Yavaş şiddet , çevre literatürü profesörü Rob Nixon tarafından “kademeli olarak ve gözden kaybolan bir şiddet […] […] tipik olarak hiç şiddet olarak görülmeyen, yıpratıcı bir şiddet” olarak tanımlanıyor.
Bu tür bir şiddet günlük hayatın içine o kadar yerleşmiş, sıradan faaliyetlere ve günlük ritüellere bağlı, bırakın acil bir durum olarak görmek şöyle dursun, onu hiç görmüyoruz. Yavaş estetik teknikler kullanırken, ben ve izleyici, gündelik olanın içindeki hasarı gözlemlemek ve bunlara dikkat etmek için kendi kapasitemizi kullanıyoruz.
İstasyonun üst güvertesinde, okyanusta yuvarlanan fırtınayı seyrederken, havanın nereden geldiğini, onu başka kim soluduğunu, içinde ne olduğunu ve ne kadar süredir yolculuğunu sürdürdüğünü merak ediyorum.
Kennaook’tayken, sürekli bir konuşma içinde birlikte çalışarak manzara ve bilimi filme alıp kaydediyorum.

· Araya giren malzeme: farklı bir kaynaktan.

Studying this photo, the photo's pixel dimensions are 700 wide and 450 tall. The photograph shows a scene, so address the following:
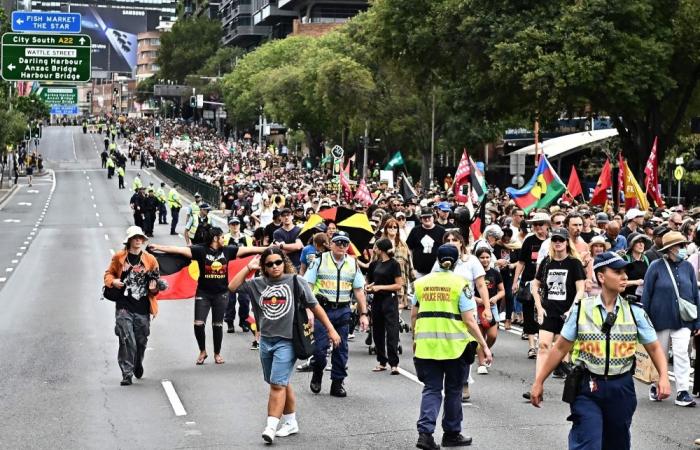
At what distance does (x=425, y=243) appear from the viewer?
15.8 metres

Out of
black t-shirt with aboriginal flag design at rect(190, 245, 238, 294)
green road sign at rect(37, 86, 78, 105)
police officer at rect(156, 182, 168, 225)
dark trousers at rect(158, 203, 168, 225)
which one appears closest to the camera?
black t-shirt with aboriginal flag design at rect(190, 245, 238, 294)

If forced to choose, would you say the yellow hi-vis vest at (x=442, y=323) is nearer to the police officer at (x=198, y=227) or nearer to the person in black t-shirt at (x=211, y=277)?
the person in black t-shirt at (x=211, y=277)

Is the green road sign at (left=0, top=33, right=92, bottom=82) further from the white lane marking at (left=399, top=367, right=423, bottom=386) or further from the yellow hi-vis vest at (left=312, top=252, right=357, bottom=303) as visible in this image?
the yellow hi-vis vest at (left=312, top=252, right=357, bottom=303)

İstasyonun içinde bilim adamları ve teknisyenler iş başında. Aletlerden birini temizlemek için bir gün harcanır, tüpler yıkanır ve yeniden yıkanır, testler yapılır. Bu sırada hava, dışarıdan borulardan ve farklı makinelere akıyor, sayıları kaydediyor ve grafikler oluşturarak, içinde hangi gazların bulunduğunu ve hangi yönden gelmiş olabileceğini bize söylüyor.

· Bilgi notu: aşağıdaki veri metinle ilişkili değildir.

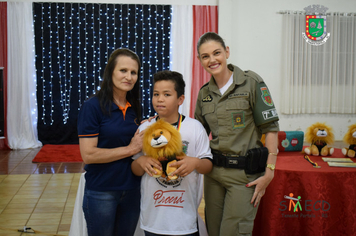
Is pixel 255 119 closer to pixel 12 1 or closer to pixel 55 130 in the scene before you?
pixel 55 130

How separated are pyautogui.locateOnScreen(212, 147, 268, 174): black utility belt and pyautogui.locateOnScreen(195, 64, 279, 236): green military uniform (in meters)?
0.02

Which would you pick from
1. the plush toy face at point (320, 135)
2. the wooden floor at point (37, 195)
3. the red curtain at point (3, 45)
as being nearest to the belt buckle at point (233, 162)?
the plush toy face at point (320, 135)

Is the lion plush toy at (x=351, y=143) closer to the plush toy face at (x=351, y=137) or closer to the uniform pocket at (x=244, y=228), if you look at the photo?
the plush toy face at (x=351, y=137)

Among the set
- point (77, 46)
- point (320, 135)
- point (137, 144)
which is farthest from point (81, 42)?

Ani bir yükselme olursa, istasyonun dışındaki bir arabadan gelmiştir. Daha tutarlı bir kirli kirletici parçası ise, hava muhtemelen kuzeyden, Melbourne’dan geliyor.
Bu arada istasyonun dışında peyzaj da çalışıyor. Okyanus akıntıları alçalır, dalgalar aşağıdaki kayalara çarpar, rüzgar esmeye devam eder, çimlerin üzerinde desenler oluşturur, bazen öyle bir kuvvetle dengeyi bozar.
Çalışmam dramatik sahneler ya da fevkalade yıkıcı olaylar göstermiyor. Bunun yerine, yavaş görsel, işitsel ve bilimsel dikkat ve gözlem süreçleri aracılığıyla acil durumun zaten burada olduğunu gösterir. Biz onun içinde dolaşık durumdayız.
Gerçekten istiyorsak, cevap verme kapasitemiz var.